Formative assessment by first-year chemistry students as predictor of success in summative assessment at a South African university
Abstract
This study investigated whether formative assessment is a predictor of summative assessment in a university first-year chemistry class. The sample comprised a total of 1687 first-year chemistry students chosen from the 2011 and 2012 cohorts. Both simple and multiple linear regression (SLR and MLR) techniques were applied to perform the primary aim of the research. In order to apply the above mentioned techniques, a selection criterion was executed on the 1687 sample, after which 1519 cases remained for the analysis. The study revealed a statistically significant SLR model, suggesting that formative assessment (FA) can, at 45.4% (that is R2 = 0.454) level of accuracy, predict the summative assessment (SA) of students in a university first-year chemistry class. Furthermore, the results of two MLR models discovered that SA can be predicted by using theory marks at 57.1% (that is R2 = 0.571) level of accuracy, and average semester test marks at 59.4% (that is R2 = 0.594) level of accuracy. The aforementioned domino effects suggest that the semester tests marks are more efficient, among other marks, in predicting the SA marks of students in a chemistry department at a South African traditional university; accordingly recommends that more effort be made in preparing students for their semester marks.

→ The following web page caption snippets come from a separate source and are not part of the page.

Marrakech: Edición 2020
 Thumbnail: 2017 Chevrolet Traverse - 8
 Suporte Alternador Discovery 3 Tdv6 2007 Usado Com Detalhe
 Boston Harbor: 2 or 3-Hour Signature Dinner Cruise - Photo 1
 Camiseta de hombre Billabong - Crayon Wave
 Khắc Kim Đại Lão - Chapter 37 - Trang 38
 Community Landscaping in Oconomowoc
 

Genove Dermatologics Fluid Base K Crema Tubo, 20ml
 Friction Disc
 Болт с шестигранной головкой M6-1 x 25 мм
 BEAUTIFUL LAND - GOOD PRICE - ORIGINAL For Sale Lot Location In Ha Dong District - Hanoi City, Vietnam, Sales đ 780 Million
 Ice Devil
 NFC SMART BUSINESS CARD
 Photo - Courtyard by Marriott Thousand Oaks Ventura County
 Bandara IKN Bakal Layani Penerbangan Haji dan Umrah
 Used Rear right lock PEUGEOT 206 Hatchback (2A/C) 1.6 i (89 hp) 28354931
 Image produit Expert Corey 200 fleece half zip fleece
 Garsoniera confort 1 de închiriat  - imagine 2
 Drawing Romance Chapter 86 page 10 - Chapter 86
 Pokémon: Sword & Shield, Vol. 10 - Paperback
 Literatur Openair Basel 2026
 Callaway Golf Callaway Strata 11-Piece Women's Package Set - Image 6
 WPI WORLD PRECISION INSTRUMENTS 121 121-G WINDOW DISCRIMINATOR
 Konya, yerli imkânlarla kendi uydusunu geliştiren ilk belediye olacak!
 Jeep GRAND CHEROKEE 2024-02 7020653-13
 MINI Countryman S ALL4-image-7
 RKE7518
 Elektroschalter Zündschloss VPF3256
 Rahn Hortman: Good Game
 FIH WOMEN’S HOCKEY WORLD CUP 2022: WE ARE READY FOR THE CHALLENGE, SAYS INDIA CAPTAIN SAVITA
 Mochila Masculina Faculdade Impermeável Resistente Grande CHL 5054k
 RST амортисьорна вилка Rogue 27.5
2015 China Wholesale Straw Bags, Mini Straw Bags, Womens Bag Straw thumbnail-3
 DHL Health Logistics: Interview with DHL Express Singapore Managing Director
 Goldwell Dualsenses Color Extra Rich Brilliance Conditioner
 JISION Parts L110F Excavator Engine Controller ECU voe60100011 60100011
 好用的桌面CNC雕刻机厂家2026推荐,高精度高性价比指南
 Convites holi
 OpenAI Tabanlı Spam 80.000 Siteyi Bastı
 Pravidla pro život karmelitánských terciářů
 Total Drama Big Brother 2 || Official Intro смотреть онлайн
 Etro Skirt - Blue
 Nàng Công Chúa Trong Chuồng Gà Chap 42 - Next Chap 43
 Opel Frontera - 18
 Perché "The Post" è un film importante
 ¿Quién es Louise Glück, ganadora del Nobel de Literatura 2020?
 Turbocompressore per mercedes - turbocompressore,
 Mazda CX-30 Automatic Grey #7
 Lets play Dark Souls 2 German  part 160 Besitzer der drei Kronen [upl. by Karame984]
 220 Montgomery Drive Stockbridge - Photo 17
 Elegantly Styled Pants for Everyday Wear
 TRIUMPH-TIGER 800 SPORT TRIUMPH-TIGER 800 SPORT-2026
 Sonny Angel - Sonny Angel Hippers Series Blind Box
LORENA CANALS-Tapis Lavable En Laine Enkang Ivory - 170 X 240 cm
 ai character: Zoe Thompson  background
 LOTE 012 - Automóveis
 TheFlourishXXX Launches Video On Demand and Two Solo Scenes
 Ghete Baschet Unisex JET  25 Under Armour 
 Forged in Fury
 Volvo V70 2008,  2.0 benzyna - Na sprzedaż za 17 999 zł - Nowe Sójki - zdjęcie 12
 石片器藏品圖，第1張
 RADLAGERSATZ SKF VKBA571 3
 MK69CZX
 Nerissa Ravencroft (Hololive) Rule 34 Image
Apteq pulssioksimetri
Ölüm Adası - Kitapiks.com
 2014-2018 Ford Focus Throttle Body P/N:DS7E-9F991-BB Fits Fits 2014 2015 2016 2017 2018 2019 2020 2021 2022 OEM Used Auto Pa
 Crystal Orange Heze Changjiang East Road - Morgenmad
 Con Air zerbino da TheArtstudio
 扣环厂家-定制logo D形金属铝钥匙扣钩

In addition the study found that of the 1519 students who had the 40% subminimum entry requirement for summative assessment, 765 (51.4%) passed the summative assessment, that of the 277 whose formative assessment mark was between 40% and 49% (both inclusive), 6 (2.2%) passed the summative assessment, that of the 1208 whose formative assessment mark was at least 50%, 725 (60%) passed the summative assessment and, finally, that of the 34 students whose formative assessment mark was at least 75% only 8 were able to retain their grades. Overall, linear regression and probability analyses suggest that FA does predict the SA mark, but it is best when the AVRSEMT mark is used.